Бабушка Маруся зашла в летнюю кухню, она была в легком платье, с поблекшими цветами, в чулках и вельветовых тапках, на голове – цветастый платок.
– Ох…, какая духота, нет Таня, я пойду наружу, там прохладно.
– На тебе блинчик, масленый, – мама свернула блин и подала бабе Марусе. Та приняла, откусила и вышла на улицу.
– Ой, какой вкусный! – сказала она, громко причмокивая и быстро глотая, точно давно ничего не ела. Мама вынесла ей стул, но она на него не села, видно боялась заболеть. Я наблюдала за ней из беседки, хотя это было очень закрытое место. Солнце спряталось за тучи, и подул сильный ветер. Стало пасмурно и скучно. Подружка Галина – худенькая десятилетняя девочка побежала домой, увидев на крыльце (через дорогу) свою мать, тетю Соню. Варя собрала со стола тетрадки и альбомы и пошла в дом. Где-то вдалеке загремел гром, и на небе мелькнула яркая полоса. Даже наш пес Енот залез в будку, оглядываясь и прижимая уши. Редкие капли дождя стали потихоньку накрапывать.
– Ой, дождались дождя! – сказала бабуля громко, но с досадой. – Не мог попозже, как до дому идти.
– Пережди у нас и пойдешь, – проговорила мама.
А я зашла в летнюю кухню, налила себе чаю и села есть блины, быстро откусывая и глотая, поглядывая через окно на бабу Марусю, которая все же села на стул у окна кухни. Мама ушла в дом с Машей. А бабуля сидела, тоскливо и задумчиво поглядывая на трепетавшую под ветром березу. В ее взгляде не было страха и ужаса от раскатов грома, она сидела тихо, покорно шевеля губами, словно что-то шептала. А гром усиливался, и полил сильный дождь, размывая песок в песочнице.
Тут прибежала мама, намокшая, и завела бабушку в кухню, держа ее под руку.
– Да, Таня, я же под крышей, не промокла бы, – сопротивлялась та.
– Промокла бы, смотри, как хлещет.
И правда, ветер метал дождь в разные стороны, и по двору, к огороду потекли большие лужи, так как двор имел уклон.
Мы втроем сидели и смотрели на улицу через окно и открытую дверь. Сырой прохладой потянуло снаружи, и в кухне стало свежо. Мама налила чай матери и поставила перед ней блины со сметаной. И та с аппетитом, причмокивая поедала их, запивая чаем.
– Таня, как там мать твоя живет? Что-то ее не видно? Не болеет? Раньше часто проходила мимо, останавливалась, рассказывала о себе, о внуках.
– Да нет, не болеет, дел у нее много, – с иронией и обидой сказала мама. – К нам не зайдет никогда, все мимо проходит.
– А по что так?
– Дел много.
– Она очень грозы боится, – вмешалась я в разговор. – Сейчас, наверно, под подушкой лежит. Ее сестру убило молнией. Да, мам?
– Да, совсем молодую, – грустно ответила мама, вытирая платком мокрые коротенькие волосы цвета каштана.
Несмотря на скромную обстановку, в летней кухне было чистенько и уютно: известкой побеленные стены, два светлых окна; рядом – стол, несколько стульев и табуреток.
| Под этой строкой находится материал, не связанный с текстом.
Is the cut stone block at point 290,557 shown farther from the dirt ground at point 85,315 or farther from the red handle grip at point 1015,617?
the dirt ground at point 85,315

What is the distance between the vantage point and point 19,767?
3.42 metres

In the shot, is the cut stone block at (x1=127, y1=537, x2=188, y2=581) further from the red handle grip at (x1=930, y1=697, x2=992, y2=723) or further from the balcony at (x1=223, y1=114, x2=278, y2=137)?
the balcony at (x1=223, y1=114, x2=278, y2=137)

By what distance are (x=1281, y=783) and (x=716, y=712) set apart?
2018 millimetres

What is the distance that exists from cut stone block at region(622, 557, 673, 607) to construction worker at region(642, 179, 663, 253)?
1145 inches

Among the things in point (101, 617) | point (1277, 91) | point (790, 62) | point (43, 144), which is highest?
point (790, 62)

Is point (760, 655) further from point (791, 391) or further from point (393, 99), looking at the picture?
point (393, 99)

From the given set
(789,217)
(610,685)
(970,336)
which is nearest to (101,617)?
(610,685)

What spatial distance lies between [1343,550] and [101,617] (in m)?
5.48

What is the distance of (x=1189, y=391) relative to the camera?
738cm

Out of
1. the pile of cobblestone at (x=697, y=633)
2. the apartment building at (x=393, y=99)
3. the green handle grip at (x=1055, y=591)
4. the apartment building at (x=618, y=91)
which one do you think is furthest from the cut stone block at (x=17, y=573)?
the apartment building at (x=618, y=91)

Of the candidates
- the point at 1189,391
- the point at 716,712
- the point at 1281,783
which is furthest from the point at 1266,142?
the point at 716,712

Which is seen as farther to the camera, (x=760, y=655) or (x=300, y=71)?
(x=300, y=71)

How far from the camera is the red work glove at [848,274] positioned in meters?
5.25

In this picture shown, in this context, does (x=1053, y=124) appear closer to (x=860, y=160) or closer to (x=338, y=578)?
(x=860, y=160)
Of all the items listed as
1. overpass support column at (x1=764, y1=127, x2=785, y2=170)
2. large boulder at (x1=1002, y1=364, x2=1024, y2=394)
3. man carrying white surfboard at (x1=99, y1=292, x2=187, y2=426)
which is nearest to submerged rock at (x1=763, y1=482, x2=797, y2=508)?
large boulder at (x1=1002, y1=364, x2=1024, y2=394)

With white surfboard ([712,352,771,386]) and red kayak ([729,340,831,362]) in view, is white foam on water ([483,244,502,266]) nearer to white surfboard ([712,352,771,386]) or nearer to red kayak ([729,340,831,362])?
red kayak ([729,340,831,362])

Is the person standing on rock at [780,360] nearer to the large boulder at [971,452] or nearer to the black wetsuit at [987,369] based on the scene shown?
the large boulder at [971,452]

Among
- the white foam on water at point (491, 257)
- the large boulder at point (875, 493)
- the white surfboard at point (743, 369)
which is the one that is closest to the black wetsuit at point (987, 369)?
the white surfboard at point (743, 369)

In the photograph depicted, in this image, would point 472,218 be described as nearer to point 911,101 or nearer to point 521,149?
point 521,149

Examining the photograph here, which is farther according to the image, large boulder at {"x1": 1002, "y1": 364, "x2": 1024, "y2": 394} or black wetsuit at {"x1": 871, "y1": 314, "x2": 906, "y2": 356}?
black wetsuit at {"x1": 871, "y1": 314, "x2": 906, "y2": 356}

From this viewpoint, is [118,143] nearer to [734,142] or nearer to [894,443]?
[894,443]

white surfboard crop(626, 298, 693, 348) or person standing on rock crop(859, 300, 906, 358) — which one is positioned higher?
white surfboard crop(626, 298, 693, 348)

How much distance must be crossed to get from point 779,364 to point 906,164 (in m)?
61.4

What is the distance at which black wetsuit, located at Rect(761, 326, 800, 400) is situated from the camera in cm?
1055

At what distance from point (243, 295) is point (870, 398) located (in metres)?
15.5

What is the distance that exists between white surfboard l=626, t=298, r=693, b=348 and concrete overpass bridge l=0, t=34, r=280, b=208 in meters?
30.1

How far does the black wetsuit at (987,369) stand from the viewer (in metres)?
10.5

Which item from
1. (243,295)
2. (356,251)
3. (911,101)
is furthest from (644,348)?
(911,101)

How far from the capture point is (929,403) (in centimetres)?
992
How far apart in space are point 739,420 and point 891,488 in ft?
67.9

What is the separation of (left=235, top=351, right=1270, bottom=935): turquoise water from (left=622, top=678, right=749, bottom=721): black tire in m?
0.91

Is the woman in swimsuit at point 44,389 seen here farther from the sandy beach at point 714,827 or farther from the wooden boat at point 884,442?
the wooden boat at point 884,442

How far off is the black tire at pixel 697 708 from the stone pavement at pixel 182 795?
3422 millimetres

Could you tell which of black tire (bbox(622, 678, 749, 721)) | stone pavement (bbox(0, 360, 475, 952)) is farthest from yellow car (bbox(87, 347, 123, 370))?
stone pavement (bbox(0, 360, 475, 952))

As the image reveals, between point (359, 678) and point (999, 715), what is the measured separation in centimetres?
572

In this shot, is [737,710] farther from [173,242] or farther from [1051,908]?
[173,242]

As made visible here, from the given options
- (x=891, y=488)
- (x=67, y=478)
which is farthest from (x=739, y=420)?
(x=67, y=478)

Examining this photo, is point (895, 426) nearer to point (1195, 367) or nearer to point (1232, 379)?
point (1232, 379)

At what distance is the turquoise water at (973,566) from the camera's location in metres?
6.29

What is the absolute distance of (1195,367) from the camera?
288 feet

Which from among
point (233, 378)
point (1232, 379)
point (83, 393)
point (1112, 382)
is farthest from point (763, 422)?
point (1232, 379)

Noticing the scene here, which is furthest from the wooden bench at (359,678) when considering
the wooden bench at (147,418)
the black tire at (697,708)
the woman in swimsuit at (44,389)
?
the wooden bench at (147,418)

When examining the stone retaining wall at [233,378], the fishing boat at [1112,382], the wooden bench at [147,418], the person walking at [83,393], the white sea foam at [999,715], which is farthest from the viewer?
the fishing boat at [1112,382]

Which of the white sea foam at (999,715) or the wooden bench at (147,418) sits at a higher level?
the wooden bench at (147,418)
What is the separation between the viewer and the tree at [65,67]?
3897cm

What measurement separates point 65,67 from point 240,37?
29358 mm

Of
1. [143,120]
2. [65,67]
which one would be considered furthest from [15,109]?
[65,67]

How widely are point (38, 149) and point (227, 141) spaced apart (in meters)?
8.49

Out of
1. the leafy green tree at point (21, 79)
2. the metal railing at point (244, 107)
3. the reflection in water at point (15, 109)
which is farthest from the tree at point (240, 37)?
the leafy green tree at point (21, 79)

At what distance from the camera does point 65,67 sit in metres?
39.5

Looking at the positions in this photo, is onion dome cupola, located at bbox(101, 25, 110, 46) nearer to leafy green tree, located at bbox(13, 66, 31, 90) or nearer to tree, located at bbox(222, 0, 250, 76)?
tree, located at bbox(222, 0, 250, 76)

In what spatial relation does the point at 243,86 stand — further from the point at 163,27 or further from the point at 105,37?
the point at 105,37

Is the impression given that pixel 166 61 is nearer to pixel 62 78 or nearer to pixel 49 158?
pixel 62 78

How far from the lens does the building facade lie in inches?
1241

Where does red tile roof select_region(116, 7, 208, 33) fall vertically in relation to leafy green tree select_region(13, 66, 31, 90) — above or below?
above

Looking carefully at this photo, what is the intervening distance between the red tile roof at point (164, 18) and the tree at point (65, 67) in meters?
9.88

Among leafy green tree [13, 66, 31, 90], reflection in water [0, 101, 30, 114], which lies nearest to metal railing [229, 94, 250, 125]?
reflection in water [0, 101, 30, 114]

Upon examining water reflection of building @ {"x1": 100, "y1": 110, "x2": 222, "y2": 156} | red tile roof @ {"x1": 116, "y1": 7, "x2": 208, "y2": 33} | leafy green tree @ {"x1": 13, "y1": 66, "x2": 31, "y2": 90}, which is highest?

Разувались возле порога, кроме баб Маруси, она всегда заходила в обуви, обтерев об траву или тряпку. Исключением служила дождливая погода. Бабушке приходилось потрудиться, чтобы снять обувь, так как у нее сильно болела спина.
Дождь скоро закончился, а с крыши все еще капало, и по дорогам текли ручейки. Щебеночные дороги хорошо впитывали воду, не было грязи и жижи.
– Спасибо, Таня, накормила, я пойду домой, – сказала бабуля и вышла на крыльцо, а я следом за ней.